By David Goree
My cousin Brian is a judge on the Oklahoma Court of Civil Appeals, which is one step below the Oklahoma Supreme Court. (Please pardon the bragging in my blogging.)
Last week, Brian gave me a tour of the appellate courtroom and offices and explained the process by which the judges research, debate and decide appeals. The process is thorough and thoughtful and left me feeling confident in the legal system. Moreover, I could begin to see what draws people to Law. It’s an amazing attribute of our species that we have the capacity to live together in relative harmony by tacit agreement to be governed by a set of written precepts.
The downside of the Law, of course, is the danger of getting bogged down in the “letter of the law.” Though we complain about red tape, the fine print, and the detailed policies and procedures of modern life, there is something in us that likes following the letter of the law and thus fulfilling our duties. It feels good to complete our requirements, check off our boxes, and say “I’m done with that!”
I do admire Psalm 119 as a meditation on the power of God’s Law and as an evocative reflection on the role of the Law for the people of the Old Testament. For people of the New Testament, however, the psalm is anchored much too deeply in legalism. The vocabulary of precepts, laws, testimonies, statutes, commandments, and ordinances paints a picture of compliance–to my mind, anyway.
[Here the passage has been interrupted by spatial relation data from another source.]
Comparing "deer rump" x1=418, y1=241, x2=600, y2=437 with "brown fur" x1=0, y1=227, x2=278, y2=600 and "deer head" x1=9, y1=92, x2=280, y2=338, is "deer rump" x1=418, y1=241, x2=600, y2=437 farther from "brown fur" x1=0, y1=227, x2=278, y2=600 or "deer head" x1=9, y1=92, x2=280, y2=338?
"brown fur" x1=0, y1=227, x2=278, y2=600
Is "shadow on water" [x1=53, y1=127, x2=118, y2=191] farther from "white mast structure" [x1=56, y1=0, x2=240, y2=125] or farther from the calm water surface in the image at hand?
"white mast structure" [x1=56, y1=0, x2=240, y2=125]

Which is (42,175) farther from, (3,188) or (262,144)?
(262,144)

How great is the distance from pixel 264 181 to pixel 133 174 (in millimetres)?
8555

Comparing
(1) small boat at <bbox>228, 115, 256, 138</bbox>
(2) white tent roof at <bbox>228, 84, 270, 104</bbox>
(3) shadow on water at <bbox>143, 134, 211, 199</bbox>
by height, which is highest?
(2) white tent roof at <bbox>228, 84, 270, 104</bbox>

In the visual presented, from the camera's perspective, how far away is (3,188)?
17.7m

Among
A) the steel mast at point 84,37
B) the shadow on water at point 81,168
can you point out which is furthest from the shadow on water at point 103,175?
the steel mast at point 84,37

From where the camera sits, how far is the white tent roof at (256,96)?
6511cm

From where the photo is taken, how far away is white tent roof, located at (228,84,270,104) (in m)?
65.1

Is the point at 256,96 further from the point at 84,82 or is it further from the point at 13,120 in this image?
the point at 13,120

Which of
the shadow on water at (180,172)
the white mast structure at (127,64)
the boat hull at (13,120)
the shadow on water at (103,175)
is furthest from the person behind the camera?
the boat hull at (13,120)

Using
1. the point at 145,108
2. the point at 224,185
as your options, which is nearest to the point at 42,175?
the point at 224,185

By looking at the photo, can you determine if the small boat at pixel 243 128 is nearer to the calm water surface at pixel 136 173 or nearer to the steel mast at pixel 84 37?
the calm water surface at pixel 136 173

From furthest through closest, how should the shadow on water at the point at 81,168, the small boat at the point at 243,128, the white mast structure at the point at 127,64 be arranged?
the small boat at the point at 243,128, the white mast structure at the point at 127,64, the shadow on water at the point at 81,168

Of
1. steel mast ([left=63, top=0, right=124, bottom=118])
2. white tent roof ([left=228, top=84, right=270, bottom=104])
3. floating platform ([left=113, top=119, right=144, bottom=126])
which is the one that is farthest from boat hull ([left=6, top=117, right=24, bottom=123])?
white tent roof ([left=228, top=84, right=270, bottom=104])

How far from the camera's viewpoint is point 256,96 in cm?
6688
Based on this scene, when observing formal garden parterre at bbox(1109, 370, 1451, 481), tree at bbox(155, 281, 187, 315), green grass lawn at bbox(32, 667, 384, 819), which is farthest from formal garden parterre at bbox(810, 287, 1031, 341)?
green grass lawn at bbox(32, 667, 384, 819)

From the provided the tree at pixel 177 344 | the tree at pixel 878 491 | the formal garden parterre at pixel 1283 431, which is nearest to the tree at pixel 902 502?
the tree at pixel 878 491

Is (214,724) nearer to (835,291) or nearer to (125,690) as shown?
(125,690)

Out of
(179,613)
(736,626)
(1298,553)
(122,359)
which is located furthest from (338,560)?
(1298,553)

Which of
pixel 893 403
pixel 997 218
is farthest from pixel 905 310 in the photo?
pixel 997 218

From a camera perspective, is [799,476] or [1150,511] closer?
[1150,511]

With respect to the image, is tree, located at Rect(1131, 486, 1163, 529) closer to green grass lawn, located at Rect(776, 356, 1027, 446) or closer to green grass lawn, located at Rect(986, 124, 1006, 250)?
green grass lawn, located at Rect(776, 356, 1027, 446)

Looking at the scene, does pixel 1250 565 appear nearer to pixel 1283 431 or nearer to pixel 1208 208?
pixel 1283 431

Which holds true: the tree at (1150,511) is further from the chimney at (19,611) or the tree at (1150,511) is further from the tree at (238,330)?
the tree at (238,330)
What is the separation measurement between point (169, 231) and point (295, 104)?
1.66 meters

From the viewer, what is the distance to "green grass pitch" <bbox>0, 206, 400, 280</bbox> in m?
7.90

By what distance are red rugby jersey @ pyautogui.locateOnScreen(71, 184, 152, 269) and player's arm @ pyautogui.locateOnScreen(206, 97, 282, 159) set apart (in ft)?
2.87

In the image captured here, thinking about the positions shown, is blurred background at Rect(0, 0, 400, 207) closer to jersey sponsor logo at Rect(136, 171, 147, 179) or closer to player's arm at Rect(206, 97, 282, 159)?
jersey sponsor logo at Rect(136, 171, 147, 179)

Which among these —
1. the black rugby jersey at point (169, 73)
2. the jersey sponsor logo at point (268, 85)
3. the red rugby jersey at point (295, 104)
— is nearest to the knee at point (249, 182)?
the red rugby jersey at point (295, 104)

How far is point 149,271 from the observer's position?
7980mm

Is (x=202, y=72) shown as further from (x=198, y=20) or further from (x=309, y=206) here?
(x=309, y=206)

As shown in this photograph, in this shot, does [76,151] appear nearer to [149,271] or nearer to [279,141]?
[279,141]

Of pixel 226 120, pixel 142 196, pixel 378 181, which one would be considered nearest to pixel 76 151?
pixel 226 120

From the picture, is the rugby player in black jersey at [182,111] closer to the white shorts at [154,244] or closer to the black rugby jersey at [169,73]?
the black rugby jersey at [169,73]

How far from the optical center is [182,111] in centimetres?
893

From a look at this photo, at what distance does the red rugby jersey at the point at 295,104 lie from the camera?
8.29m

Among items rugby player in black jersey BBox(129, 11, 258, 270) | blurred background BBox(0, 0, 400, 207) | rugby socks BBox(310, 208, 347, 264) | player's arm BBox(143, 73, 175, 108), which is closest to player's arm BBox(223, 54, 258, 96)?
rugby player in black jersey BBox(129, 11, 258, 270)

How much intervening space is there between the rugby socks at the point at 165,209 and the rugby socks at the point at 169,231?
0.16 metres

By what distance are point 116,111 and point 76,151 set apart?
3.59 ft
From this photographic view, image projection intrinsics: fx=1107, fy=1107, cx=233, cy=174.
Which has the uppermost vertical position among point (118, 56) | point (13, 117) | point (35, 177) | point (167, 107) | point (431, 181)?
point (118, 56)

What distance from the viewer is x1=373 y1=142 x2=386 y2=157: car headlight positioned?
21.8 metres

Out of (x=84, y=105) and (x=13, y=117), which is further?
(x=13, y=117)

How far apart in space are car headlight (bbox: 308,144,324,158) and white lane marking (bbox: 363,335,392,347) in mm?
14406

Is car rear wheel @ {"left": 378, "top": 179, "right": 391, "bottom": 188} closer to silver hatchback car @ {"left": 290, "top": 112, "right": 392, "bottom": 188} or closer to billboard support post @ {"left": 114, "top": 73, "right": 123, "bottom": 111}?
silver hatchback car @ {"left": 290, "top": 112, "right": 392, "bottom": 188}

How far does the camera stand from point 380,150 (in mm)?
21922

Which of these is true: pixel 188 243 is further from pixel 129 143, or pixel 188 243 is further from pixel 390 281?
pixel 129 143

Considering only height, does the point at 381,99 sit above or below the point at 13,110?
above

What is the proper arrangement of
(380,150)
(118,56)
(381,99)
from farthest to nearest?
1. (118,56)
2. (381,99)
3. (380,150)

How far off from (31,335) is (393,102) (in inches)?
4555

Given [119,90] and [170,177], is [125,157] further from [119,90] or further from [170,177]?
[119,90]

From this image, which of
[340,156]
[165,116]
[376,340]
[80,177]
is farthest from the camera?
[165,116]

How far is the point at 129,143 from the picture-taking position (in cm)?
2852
Jesus, on the other hand, strikes an amazing balance between Law and Love when he answers the question “Which is the greatest commandment in the Law?” in Matthew 22. He says,
“You shall love the Lord your God with all your heart, and with all your soul, and with all your mind. This is the great and first commandment. And a second is like it, You shall love your neighbor as yourself. On these two commandments depend all the law and the prophets.”
His words are at once simple and profound. He captures the intent of God’s laws in two commandments which we people of the New Testament would be wise to hide in our hearts.